Angespanntes Medien-Verhältnis
Doch auch vor dem nun anstehenden Heimspiel am Freitagabend gegen den FC Hansa Rostock bleibt die Thematik um Pal Dardai, die Presse und Hertha BSC diffizil und dürfte die Diskussionen in den kommenden Wochen weiter beherrschen. Das Ganze begann vor der Länderspielpause, nach dem 5:2-Heimsieg gegen Schalke 04 hatte Herthas Trainer noch eher allgemein ausgeteilt („Überall steht, der Trainer hat kein Konzept – wenn einer kein Konzept sieht, dann tut es mir leid, dann soll er nicht mehr hierherkommen“), was als Frust über die aufkommende kritische Berichterstattung nach dem verpatzten Start ins Jahr 2024 mit drei Niederlagen zu bewerten war. Bei allem Verständnis für den Trainer trug die Aussage in den Medien nicht zur Entspannung bei – wie verhärtet die Fronten mittlerweile sind, offenbarte dann die groteske Szene auf der PK vor dem Spiel gegen den SC Paderborn. Hier wurde deutlich, dass speziell die Berichterstattung des „Kicker“ dem Trainer ein Dorn im Auge war – jedenfalls ließ Dardai dessen Vertreter zunächst mit seiner ersten (neutralen) Frage zur anstehenden Aufgabe abblitzen: „Du hast geschrieben, dass Hertha BSC kein Konzept hat – solange Du das so siehst, bitte die nächste Frage, danke schön.“ Als der Journalist später einen zweiten Anlauf nahm, stand der 47-Jährige auf und verließ das Podium – die dort zurückgebliebene Sprecherin Vera Krings und Fußballer Fabian Reese ignorierten das Verhalten und führten die Veranstaltung so professionell wie möglich zu Ende. Allen Beobachtern war in diesem Moment allerdings klar, dass Dardai gerade gefährlich tief in den Ast gesägt hatte, auf dem er sitzt. Als Reaktion auf das Verhalten des Trainers soll es dann auch eine durchaus kontroverse bis lautstarke Zusammenkunft mit Geschäftsführer Thomas E. Herrich und Andreas „Zecke“ Neundorf (Direktor Akademie und Lizenzspielerbereich) gegeben haben.

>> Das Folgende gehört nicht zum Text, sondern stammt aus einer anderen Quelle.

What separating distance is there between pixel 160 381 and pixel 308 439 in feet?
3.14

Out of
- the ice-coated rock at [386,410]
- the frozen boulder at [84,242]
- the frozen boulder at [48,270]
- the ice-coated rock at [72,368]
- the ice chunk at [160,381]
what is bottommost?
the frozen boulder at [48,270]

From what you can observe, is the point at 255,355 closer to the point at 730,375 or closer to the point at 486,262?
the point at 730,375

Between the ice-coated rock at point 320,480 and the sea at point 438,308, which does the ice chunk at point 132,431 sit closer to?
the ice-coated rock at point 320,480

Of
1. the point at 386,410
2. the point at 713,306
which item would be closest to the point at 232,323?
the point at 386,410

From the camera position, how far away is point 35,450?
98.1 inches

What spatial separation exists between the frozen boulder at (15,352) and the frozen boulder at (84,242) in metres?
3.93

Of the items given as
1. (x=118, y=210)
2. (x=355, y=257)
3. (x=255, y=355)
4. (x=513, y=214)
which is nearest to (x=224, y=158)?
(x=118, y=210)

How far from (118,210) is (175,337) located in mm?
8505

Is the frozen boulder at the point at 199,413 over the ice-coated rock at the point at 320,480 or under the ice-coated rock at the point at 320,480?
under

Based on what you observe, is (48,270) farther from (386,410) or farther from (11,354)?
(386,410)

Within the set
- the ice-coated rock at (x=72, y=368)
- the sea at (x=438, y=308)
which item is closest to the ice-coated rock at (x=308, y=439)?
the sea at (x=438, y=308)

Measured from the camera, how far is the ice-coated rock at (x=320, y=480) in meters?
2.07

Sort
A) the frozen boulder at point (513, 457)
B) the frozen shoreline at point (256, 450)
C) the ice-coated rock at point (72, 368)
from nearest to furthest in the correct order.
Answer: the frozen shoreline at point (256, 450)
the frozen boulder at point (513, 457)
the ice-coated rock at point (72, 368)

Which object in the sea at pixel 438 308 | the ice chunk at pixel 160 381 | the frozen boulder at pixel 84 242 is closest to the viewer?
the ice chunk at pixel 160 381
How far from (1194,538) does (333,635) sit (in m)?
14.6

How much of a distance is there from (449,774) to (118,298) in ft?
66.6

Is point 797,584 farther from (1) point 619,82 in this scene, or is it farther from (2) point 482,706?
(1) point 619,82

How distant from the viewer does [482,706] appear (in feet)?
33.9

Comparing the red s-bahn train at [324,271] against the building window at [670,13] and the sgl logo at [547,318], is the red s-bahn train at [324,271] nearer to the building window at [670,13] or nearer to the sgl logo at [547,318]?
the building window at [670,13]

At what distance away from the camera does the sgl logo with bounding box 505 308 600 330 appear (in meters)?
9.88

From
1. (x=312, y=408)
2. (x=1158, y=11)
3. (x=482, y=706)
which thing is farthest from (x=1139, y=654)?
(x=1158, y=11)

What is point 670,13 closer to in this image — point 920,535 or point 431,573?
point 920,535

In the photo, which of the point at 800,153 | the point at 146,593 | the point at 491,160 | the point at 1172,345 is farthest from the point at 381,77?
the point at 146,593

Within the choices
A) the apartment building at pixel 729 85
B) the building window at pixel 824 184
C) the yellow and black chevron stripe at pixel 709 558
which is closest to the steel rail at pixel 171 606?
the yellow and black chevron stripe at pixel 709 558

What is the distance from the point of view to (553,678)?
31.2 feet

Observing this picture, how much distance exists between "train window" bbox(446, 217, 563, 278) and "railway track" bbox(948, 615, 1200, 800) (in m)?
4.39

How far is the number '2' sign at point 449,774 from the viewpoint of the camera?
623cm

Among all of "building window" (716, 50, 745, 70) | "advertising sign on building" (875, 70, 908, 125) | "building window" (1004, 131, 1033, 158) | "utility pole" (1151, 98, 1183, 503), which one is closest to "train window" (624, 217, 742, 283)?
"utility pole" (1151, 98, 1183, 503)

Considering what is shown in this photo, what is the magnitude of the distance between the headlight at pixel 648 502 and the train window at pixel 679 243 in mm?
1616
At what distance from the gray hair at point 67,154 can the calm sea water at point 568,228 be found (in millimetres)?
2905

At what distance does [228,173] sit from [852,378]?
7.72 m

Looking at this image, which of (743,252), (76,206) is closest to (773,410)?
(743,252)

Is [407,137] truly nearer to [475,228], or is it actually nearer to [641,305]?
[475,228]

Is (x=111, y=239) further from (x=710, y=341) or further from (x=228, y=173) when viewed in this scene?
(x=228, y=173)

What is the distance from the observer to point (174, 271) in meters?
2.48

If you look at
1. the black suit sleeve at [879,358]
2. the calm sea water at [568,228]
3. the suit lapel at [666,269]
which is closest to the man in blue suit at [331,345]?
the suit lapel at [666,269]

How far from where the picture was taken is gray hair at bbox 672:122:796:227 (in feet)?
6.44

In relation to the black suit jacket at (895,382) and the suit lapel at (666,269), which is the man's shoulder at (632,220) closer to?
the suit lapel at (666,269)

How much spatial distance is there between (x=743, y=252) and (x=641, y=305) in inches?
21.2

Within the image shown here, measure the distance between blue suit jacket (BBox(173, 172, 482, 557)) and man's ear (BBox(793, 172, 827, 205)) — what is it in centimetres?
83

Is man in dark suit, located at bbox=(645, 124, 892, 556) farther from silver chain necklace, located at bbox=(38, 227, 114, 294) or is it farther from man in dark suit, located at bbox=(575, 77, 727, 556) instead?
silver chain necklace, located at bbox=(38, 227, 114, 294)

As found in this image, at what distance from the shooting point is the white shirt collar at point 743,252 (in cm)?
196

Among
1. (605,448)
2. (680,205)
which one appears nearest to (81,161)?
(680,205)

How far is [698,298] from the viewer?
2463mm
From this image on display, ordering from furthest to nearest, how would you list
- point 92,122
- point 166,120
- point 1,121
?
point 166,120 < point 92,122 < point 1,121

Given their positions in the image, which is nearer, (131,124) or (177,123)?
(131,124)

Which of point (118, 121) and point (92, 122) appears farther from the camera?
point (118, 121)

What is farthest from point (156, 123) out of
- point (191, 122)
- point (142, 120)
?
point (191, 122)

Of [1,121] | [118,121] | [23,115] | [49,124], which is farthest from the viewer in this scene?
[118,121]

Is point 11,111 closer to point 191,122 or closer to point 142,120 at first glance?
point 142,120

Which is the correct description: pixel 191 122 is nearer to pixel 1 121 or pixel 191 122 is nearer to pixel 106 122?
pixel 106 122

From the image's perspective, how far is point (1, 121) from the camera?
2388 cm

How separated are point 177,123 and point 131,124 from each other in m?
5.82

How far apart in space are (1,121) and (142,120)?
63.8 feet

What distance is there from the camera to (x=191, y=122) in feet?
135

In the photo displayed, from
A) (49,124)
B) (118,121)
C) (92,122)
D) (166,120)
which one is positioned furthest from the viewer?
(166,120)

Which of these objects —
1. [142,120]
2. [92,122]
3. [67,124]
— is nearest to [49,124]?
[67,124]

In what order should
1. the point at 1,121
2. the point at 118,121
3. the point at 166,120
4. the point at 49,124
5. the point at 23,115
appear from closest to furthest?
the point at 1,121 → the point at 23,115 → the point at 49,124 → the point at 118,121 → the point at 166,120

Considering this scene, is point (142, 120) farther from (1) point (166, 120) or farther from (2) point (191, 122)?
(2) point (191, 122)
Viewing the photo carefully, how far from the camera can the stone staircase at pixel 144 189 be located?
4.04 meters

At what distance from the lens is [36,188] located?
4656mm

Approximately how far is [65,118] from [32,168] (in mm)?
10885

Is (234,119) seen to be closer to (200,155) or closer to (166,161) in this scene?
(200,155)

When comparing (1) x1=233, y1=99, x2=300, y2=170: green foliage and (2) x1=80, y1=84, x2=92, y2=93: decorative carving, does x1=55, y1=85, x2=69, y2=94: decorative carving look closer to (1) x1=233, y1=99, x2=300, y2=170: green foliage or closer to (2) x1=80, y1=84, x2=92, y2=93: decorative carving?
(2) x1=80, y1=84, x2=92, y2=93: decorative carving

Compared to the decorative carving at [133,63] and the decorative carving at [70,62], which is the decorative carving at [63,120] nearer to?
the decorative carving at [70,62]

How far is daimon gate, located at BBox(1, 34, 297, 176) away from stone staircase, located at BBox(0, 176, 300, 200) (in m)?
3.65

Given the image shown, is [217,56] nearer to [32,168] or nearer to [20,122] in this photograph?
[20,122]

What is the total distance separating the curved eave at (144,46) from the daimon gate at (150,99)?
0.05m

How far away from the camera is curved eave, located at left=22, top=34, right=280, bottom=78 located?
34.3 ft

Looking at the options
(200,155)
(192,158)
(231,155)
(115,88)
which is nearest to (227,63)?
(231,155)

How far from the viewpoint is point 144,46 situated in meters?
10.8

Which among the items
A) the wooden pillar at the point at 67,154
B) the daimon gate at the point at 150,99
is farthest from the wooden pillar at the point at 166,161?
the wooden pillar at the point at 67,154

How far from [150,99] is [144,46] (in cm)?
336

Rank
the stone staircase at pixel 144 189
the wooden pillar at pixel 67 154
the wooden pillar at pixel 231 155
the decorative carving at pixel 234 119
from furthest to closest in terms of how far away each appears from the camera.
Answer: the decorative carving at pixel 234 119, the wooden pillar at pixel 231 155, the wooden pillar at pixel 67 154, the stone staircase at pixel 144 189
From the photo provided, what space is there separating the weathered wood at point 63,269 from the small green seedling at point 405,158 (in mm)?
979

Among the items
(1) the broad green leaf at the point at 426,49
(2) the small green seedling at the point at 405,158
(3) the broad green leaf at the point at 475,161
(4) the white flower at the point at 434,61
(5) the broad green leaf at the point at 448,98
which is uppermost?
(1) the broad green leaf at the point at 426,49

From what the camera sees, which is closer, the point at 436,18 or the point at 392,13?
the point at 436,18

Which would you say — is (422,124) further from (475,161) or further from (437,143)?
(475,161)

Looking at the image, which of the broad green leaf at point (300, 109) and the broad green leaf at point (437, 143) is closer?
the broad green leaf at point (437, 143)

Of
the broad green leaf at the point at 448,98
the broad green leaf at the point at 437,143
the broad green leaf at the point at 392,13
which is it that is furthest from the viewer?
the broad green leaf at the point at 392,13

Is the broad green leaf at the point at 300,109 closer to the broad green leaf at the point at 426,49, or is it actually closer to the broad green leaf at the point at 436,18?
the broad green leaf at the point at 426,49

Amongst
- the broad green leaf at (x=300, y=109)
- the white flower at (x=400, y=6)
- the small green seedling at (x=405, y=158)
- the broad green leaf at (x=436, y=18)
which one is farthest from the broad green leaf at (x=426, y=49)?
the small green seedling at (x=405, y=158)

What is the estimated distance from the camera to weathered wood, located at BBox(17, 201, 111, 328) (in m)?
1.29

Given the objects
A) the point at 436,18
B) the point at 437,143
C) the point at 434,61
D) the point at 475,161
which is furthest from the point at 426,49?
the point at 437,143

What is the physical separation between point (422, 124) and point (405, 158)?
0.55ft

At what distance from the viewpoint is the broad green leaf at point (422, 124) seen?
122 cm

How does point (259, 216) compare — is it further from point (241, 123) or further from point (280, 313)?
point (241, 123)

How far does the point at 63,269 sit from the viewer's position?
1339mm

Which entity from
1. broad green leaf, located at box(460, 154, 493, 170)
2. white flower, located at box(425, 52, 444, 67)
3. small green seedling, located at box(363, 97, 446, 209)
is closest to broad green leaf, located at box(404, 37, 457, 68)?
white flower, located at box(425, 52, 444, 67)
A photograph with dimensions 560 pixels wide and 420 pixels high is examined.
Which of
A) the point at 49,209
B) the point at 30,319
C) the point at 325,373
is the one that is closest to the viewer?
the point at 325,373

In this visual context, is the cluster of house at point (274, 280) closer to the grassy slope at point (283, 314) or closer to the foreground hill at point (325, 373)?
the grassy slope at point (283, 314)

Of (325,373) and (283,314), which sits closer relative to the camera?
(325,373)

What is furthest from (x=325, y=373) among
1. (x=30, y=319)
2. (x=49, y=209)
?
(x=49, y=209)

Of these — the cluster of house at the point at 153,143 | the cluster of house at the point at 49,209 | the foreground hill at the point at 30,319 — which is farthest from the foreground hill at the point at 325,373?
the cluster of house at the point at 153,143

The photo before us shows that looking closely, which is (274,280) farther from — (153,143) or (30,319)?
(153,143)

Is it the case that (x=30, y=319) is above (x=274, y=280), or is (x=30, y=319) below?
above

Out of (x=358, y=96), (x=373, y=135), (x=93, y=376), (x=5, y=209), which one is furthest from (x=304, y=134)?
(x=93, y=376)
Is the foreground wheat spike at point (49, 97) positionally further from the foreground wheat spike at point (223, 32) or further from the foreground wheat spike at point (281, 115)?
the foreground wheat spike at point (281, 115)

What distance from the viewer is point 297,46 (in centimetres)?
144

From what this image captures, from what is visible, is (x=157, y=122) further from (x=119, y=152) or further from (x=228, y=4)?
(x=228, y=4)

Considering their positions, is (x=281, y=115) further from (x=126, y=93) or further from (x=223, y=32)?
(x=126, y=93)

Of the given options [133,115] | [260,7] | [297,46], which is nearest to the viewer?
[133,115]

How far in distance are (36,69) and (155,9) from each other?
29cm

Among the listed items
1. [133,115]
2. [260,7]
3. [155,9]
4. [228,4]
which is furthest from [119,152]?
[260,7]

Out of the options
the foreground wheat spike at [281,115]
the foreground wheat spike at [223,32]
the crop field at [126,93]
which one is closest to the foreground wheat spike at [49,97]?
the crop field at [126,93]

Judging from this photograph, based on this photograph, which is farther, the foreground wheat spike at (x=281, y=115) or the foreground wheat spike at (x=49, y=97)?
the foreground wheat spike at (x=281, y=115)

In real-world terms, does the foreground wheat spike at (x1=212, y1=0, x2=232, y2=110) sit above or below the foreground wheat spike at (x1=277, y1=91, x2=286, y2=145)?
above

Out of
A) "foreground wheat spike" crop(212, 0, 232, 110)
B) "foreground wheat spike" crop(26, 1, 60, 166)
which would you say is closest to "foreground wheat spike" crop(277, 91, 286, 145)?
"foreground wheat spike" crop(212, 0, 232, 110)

Während die Verantwortlichen seinen öffentlichen Abgang missbilligten, soll Dardai über mangelnde Rückendeckung durch den Verein geklagt haben. „Wir haben das intern aufgearbeitet und besprochen“, erklärte später der ebenfalls an dem Gespräch beteiligte Sportdirektor Benjamin Weber, ohne genauer zu werden. Dennoch blieb Dardai auch auf Nachfrage des TV-Senders „Sky“ vor dem Spiel in Paderborn bei seinem Standpunkt („Das ist Pal, so bin ich und so bleibe ich“) und störte sich erneut an dem Begriff „konzeptlos“, den er als „beleidigend“ empfinde. Zur Seite gesprungen war ihm da bereits Coach Lukas Kwasniok, der auf der spielvorbereitenden Pressekonferenz des SC Paderborn auf Nachfrage um Verständnis für seinen Kollegen warb – sowie er es parallel auch seinem Team gegenüber als „respektlos“ bezeichnete, wenn „eine Saison am 27. Spieltag als gelaufen“ bezeichnet werde. Während sich der Kicker wiederum zur Causa Dardai erklärend äußerte, dass in dem Beitrag lediglich der „wenig aktive Spielansatz“ und die „Ideenarmut bei Ballbesitz“ als Problem benannt sind, waren jedoch auch bereits andere Berichte publik geworden. Die sprachen von einer Kontaktaufnahme der Verantwortlichen mit Thomas Stamm, der aktuell noch Coach der Drittligareserve des SC Freiburg ist. So scheint das derzeit problematische Dreiecksverhältnis zwischen Trainer, Verantwortlichen und Medien noch nicht einmal auf dem Siedepunkt angelangt. An der Personalie Pal Dardai droht außerdem wieder die alte Lagerbildung im blau-weißen Umfeld zutage zu treten, die der Verein bereits im Griff zu haben schien. Der viel zu frühe Tod des Präsidenten Kay Bernstein – der zwar auf der einen Seite der Streitparteien beheimatet war, andererseits wie kein Zweiter als Vorantreiber der internen Einigkeit auftrat – könnte so noch einmal schmerzhafter als ohnehin für Hertha BSC werden.